I wrote Heidi Bradshaw on my pad.
Then I sat some more and looked out the window.
Then I wrote Peter Van Meer on my pad. And in a creative frenzy wrote down Maurice Lessard and Adelaide Van Meer Lessard. Then I looked out the window some more.
It was odd for the Gray Man to be involved in a simple kidnapping for ransom, even one as ornate as this one. And if he was going to kidnap her, why would he not wait until she was on her way home from Wal-Mart, or Tiffany, or wherever Adelaide shopped, and grab her. Why a kidnapping that required a squad of submachine gunners and a helicopter, in front of a host of celebrated people, on an island that had limited exit choices?
“Why is that?” I said to Pearl.
Pearl, who was lying on her back with her feet in the air and her head lolling off the couch, opened her eyes for a moment and looked at me upside down, and closed her eyes again.

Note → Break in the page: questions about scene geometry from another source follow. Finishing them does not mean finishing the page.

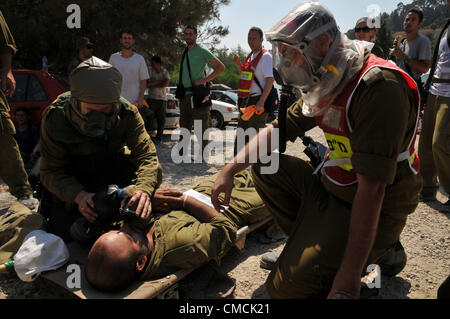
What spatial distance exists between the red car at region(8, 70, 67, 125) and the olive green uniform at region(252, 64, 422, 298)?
14.8 ft

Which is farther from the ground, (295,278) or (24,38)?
(24,38)

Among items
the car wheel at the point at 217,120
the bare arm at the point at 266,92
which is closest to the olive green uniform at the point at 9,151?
the bare arm at the point at 266,92

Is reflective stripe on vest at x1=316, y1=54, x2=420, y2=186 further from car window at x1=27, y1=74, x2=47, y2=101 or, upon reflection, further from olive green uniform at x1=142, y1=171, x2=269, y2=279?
car window at x1=27, y1=74, x2=47, y2=101

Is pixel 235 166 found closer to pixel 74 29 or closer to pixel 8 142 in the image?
pixel 8 142

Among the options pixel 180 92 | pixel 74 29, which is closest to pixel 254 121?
pixel 180 92

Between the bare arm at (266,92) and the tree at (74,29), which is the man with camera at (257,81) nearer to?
the bare arm at (266,92)

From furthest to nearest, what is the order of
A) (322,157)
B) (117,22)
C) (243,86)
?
(117,22)
(243,86)
(322,157)

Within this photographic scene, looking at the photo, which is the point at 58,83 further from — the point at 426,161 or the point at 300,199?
the point at 426,161

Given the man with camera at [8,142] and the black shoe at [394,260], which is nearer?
the black shoe at [394,260]

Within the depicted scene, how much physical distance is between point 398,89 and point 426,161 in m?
2.76

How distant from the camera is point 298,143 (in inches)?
296

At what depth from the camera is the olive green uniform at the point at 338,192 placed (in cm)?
146

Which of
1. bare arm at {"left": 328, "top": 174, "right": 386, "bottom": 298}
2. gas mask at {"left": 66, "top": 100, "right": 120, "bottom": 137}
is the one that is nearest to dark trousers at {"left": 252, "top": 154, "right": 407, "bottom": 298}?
bare arm at {"left": 328, "top": 174, "right": 386, "bottom": 298}

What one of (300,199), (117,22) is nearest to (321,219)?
(300,199)
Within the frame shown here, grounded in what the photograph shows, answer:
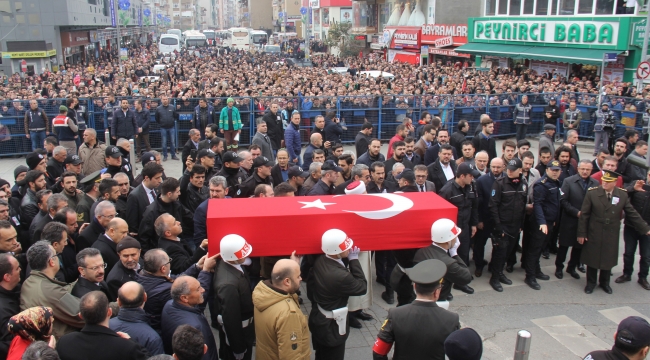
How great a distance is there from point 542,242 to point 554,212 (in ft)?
1.54

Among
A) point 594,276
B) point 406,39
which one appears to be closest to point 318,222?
point 594,276

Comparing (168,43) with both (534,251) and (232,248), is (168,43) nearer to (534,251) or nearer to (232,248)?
(534,251)

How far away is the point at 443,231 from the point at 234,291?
6.41 feet

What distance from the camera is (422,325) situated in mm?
3652

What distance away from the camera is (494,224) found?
706 cm

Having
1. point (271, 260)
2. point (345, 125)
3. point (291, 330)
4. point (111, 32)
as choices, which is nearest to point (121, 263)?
point (271, 260)

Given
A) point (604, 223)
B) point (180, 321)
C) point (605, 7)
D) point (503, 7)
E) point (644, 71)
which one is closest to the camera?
point (180, 321)

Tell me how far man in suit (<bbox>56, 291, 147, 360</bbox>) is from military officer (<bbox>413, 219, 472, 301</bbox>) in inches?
103

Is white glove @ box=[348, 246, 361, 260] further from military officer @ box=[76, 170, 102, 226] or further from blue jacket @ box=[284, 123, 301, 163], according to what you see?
blue jacket @ box=[284, 123, 301, 163]

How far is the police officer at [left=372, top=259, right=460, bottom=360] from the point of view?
365 centimetres

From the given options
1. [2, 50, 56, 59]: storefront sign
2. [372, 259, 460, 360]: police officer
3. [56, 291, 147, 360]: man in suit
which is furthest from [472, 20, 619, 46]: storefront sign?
[2, 50, 56, 59]: storefront sign

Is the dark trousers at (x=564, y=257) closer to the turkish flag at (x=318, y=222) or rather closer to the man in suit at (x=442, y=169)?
the man in suit at (x=442, y=169)

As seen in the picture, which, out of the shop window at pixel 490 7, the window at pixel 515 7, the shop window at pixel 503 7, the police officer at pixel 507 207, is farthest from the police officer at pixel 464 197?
the shop window at pixel 490 7

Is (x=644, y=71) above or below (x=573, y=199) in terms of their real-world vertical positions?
above
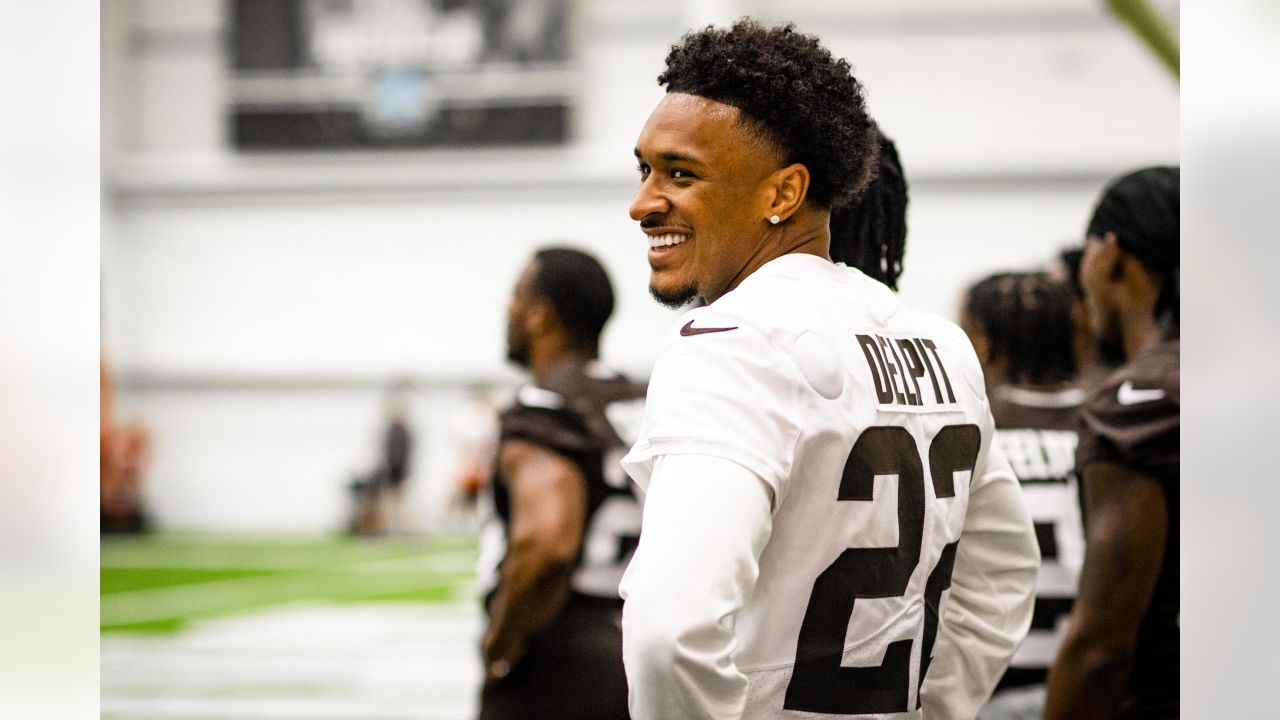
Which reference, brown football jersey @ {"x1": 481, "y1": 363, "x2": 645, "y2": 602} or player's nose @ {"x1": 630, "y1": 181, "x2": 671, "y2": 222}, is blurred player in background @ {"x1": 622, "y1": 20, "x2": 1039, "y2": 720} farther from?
brown football jersey @ {"x1": 481, "y1": 363, "x2": 645, "y2": 602}

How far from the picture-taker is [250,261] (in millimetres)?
17141

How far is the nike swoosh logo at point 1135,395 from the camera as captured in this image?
94.7 inches

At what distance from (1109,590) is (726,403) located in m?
1.42

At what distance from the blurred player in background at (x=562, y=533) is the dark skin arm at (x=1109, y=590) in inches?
43.2

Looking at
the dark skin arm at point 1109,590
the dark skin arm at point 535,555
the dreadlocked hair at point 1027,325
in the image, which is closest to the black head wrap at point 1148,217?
the dark skin arm at point 1109,590

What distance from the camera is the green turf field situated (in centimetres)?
980

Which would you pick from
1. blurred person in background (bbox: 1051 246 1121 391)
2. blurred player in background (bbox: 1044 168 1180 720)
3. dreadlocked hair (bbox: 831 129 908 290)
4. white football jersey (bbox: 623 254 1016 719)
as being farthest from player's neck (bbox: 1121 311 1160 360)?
white football jersey (bbox: 623 254 1016 719)

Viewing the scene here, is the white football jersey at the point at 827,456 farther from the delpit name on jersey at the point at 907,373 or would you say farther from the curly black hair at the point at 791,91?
the curly black hair at the point at 791,91

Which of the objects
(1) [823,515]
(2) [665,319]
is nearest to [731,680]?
(1) [823,515]

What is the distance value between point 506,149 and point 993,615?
48.9 ft

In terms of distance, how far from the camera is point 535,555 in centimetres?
313

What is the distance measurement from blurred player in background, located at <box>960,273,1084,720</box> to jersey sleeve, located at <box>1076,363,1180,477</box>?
163 mm

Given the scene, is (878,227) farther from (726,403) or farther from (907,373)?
(726,403)
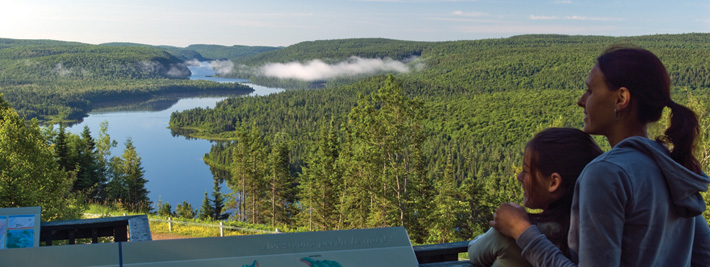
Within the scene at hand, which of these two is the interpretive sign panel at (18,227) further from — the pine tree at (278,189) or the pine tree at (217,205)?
the pine tree at (217,205)

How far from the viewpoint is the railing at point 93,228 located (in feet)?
11.8

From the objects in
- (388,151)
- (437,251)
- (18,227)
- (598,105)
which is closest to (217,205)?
(388,151)

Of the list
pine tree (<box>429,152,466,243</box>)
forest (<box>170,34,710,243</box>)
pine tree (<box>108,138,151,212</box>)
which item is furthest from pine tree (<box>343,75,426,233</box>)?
pine tree (<box>108,138,151,212</box>)

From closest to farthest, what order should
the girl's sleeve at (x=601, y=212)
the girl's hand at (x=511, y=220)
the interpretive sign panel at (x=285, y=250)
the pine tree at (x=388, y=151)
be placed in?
the girl's sleeve at (x=601, y=212), the interpretive sign panel at (x=285, y=250), the girl's hand at (x=511, y=220), the pine tree at (x=388, y=151)

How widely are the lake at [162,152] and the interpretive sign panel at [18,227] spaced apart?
2404 inches

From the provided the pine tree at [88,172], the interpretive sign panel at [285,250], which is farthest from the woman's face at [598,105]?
the pine tree at [88,172]

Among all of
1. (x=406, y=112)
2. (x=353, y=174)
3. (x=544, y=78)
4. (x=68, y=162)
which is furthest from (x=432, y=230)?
(x=544, y=78)

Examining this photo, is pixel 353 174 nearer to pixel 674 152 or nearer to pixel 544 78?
pixel 674 152

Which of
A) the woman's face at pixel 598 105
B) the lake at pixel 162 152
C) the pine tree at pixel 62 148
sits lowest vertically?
the lake at pixel 162 152

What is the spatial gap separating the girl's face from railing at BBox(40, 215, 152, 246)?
264 centimetres

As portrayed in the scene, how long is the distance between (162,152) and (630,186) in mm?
111776

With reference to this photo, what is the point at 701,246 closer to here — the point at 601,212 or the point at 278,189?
the point at 601,212

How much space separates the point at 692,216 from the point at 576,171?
12.2 inches

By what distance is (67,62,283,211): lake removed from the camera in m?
78.4
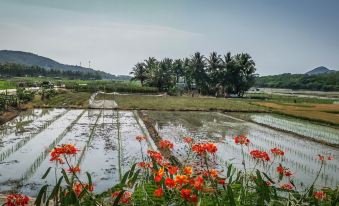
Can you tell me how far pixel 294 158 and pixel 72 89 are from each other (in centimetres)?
4337

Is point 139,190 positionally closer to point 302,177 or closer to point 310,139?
point 302,177

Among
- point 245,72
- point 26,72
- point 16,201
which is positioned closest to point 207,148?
point 16,201

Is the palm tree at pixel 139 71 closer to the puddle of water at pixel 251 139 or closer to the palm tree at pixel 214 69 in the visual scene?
the palm tree at pixel 214 69

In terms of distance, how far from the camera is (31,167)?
11688 mm

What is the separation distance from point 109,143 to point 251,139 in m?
7.73

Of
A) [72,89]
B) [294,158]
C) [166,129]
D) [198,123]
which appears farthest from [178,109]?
[72,89]

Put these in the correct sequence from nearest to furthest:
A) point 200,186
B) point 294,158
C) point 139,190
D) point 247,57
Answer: point 200,186 < point 139,190 < point 294,158 < point 247,57

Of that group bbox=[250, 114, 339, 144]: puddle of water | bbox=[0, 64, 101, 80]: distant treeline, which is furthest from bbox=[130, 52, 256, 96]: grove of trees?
bbox=[0, 64, 101, 80]: distant treeline

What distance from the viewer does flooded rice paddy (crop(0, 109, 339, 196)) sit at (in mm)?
11203

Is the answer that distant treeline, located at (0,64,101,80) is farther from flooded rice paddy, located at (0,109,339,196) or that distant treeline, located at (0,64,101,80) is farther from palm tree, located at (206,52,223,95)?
flooded rice paddy, located at (0,109,339,196)

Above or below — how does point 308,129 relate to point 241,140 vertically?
below

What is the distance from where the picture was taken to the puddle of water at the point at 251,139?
12.9 m

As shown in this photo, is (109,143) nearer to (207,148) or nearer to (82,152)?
(82,152)

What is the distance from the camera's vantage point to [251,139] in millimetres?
19328
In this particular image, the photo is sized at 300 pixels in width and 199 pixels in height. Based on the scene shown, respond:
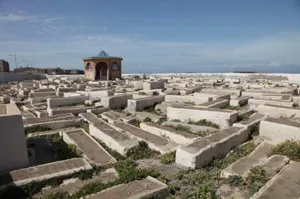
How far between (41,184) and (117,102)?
771 cm

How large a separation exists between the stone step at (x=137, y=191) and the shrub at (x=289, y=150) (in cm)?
305

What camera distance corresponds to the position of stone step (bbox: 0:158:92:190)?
4.09 m

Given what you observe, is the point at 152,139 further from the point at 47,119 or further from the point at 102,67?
the point at 102,67

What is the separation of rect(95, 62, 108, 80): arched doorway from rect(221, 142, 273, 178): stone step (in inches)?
977

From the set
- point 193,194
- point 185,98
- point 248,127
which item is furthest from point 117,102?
point 193,194

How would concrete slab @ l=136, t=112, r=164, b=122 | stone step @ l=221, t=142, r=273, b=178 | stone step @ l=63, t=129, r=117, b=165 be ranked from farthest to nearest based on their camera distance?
concrete slab @ l=136, t=112, r=164, b=122
stone step @ l=63, t=129, r=117, b=165
stone step @ l=221, t=142, r=273, b=178

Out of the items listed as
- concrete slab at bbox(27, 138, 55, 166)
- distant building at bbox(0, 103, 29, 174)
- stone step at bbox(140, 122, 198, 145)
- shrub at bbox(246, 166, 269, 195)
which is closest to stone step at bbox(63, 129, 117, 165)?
concrete slab at bbox(27, 138, 55, 166)

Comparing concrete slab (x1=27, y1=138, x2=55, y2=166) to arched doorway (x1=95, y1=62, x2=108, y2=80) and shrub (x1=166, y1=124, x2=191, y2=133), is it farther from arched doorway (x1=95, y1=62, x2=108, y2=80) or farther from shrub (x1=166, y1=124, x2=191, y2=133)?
arched doorway (x1=95, y1=62, x2=108, y2=80)

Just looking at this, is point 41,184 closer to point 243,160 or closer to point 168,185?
point 168,185

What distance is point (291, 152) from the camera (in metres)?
5.01

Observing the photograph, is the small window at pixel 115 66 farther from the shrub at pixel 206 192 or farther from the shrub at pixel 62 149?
the shrub at pixel 206 192

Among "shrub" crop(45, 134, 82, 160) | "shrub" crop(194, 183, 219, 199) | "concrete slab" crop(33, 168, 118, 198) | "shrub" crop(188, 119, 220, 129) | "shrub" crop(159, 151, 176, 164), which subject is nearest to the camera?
"shrub" crop(194, 183, 219, 199)

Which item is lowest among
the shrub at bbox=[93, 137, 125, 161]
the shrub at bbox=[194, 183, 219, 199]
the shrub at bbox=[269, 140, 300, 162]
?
the shrub at bbox=[93, 137, 125, 161]

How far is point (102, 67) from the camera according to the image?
2952cm
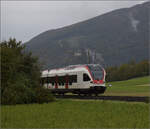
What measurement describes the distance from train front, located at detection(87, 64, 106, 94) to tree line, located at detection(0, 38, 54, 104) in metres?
7.74

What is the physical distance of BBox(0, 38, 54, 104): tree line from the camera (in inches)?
1000

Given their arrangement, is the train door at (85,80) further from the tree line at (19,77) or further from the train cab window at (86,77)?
the tree line at (19,77)

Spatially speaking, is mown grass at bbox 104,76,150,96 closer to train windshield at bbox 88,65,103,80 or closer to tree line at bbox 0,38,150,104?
train windshield at bbox 88,65,103,80

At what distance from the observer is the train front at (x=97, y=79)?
3538 cm

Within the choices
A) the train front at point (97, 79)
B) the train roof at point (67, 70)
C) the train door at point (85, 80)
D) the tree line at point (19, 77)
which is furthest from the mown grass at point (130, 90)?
the tree line at point (19, 77)

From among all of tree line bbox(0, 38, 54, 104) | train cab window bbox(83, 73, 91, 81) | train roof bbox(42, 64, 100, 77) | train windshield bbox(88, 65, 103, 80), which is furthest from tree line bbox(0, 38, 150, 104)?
train roof bbox(42, 64, 100, 77)

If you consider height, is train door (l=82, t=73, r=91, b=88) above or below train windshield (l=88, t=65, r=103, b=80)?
below

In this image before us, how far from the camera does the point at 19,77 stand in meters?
26.9

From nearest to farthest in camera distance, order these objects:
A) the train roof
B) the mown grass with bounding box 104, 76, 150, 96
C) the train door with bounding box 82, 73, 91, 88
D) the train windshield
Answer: the train windshield, the train door with bounding box 82, 73, 91, 88, the train roof, the mown grass with bounding box 104, 76, 150, 96

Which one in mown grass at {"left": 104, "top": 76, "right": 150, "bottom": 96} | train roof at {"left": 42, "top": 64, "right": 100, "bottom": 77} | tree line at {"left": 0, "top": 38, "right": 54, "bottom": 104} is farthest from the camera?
mown grass at {"left": 104, "top": 76, "right": 150, "bottom": 96}

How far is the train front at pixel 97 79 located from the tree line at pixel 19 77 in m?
7.74

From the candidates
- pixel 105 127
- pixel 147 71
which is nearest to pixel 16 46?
pixel 105 127

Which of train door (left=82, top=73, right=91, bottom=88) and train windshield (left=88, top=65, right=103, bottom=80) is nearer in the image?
train windshield (left=88, top=65, right=103, bottom=80)

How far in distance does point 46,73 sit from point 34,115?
87.6 feet
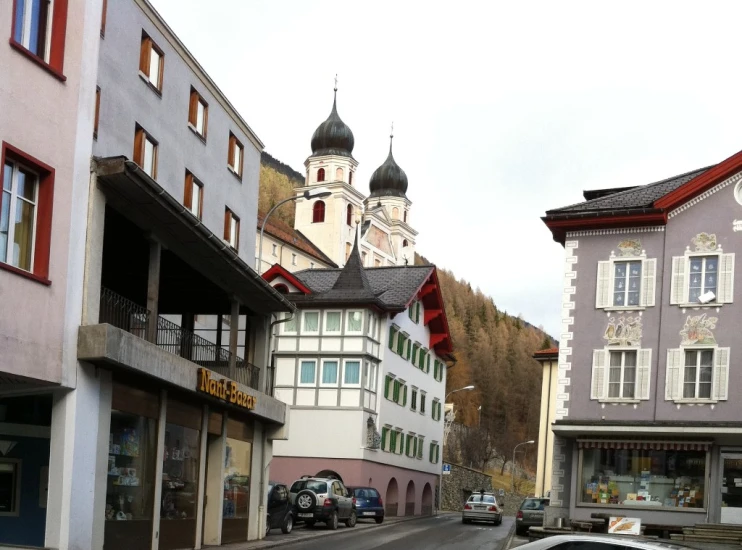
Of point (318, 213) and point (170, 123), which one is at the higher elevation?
point (318, 213)

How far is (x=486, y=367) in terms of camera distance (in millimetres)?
137000

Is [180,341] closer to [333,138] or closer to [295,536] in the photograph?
[295,536]

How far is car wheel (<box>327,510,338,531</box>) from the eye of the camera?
37.9 meters

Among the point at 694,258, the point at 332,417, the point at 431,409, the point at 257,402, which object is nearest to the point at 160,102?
the point at 257,402

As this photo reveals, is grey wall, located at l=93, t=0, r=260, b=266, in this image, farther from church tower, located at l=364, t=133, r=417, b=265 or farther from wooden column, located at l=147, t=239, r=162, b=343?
church tower, located at l=364, t=133, r=417, b=265

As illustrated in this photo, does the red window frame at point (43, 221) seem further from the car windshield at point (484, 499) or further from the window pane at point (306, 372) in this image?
the car windshield at point (484, 499)

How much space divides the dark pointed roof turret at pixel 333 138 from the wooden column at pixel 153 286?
94.7m

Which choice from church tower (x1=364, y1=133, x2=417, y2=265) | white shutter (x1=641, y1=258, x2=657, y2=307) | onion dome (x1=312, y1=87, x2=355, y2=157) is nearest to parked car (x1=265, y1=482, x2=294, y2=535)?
white shutter (x1=641, y1=258, x2=657, y2=307)

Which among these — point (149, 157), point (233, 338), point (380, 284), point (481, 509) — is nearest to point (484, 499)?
point (481, 509)

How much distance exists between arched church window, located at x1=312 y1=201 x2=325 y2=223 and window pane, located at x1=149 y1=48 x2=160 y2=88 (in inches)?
3462

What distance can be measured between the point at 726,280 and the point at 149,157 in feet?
56.8

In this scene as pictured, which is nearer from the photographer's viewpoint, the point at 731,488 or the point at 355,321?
the point at 731,488

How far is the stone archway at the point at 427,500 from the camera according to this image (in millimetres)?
64688

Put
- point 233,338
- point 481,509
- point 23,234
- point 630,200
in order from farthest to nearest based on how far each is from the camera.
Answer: point 481,509, point 630,200, point 233,338, point 23,234
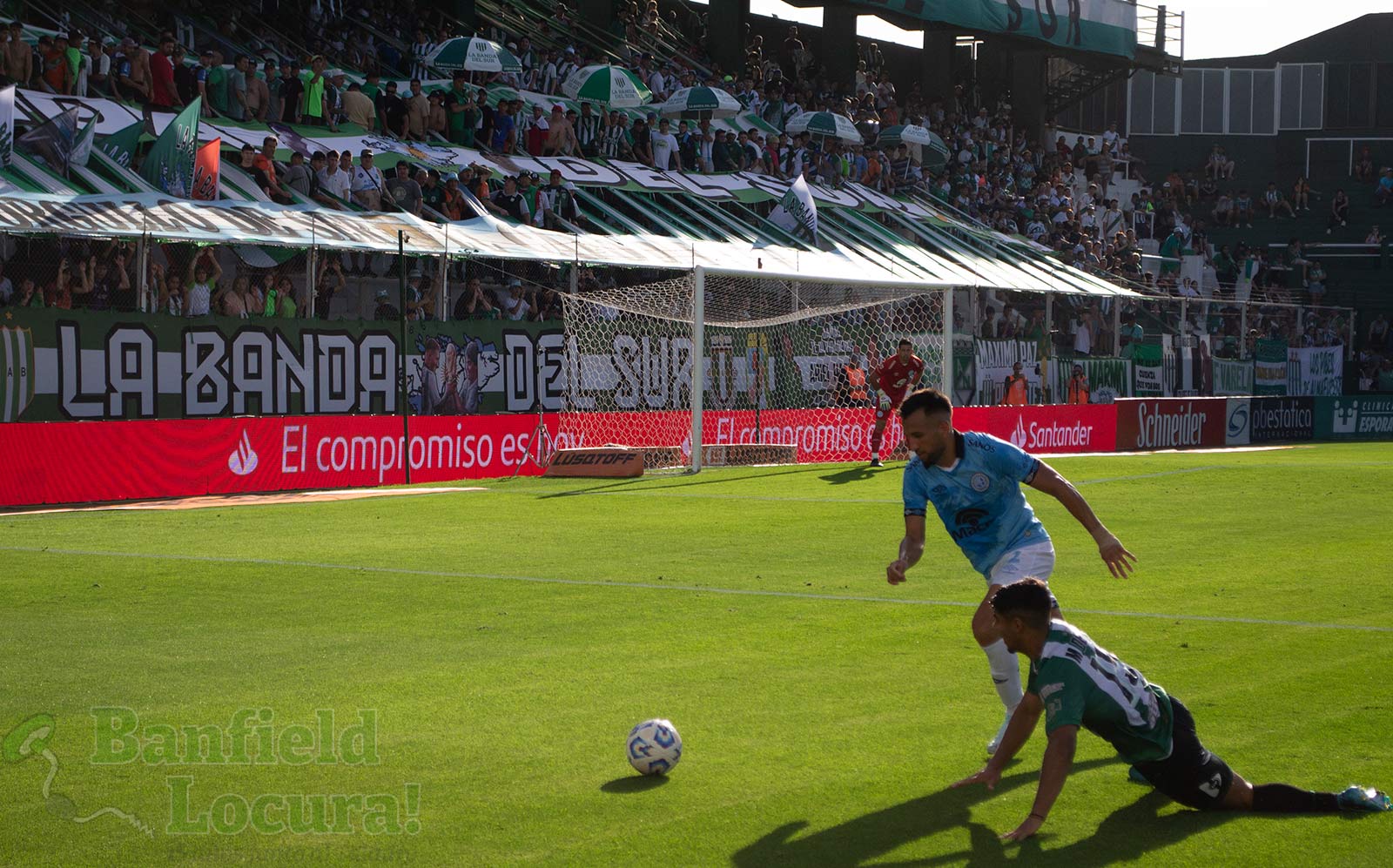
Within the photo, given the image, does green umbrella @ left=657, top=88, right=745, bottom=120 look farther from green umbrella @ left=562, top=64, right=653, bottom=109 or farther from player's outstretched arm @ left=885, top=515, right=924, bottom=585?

“Lassie woulda known,” I said.
I got up and made some coffee and stood in my bay window and looked down while it brewed. Then I poured myself a cup with cream and sugar and sat back down and put my feet up.
I drank some coffee.
Did Rugar want it to be noticeable? Or did someone who hired Rugar want that? Did they want to sell the kidnapping? Why would they want to? Why would they think they needed to? And why Rugar? Rugar was the big leagues. Whoever wanted her kidnapped could have hired any third-rate fringe guy to grab her. How did they even know about Rugar? You didn’t find him hanging on a corner in South Philly.
I drank some more coffee.
Maybe I was looking the wrong way. Maybe the kidnapping was a decoy. On my yellow pad I wrote DEATHS: Minister, Maurice Lessard, four Tashtego patrol guys, the shooter I threw off the cliff. Others? The guy off the cliff could not be planned for. I crossed him out. The security guys almost certainly just drew the wrong duty at the wrong time. Hard to imagine that this whole elaborate charade was a cover to kill one or more of them. I knew nothing about the minister. If there were others, Healy would let me know. Healy was meticulous. He would run down everybody. And he would share it with me. We went back a long way, and while we weren’t exactly friends, we weren’t exactly not friends. More than that, Healy was not a protocol guy. If anyone could help him, he’d take the help.
I stood again and looked down at Berkeley Street. It was lunchtime, and lots of people, many of them well-dressed young women, were on the street, going to lunch. I examined them closely, but none looked suspicious.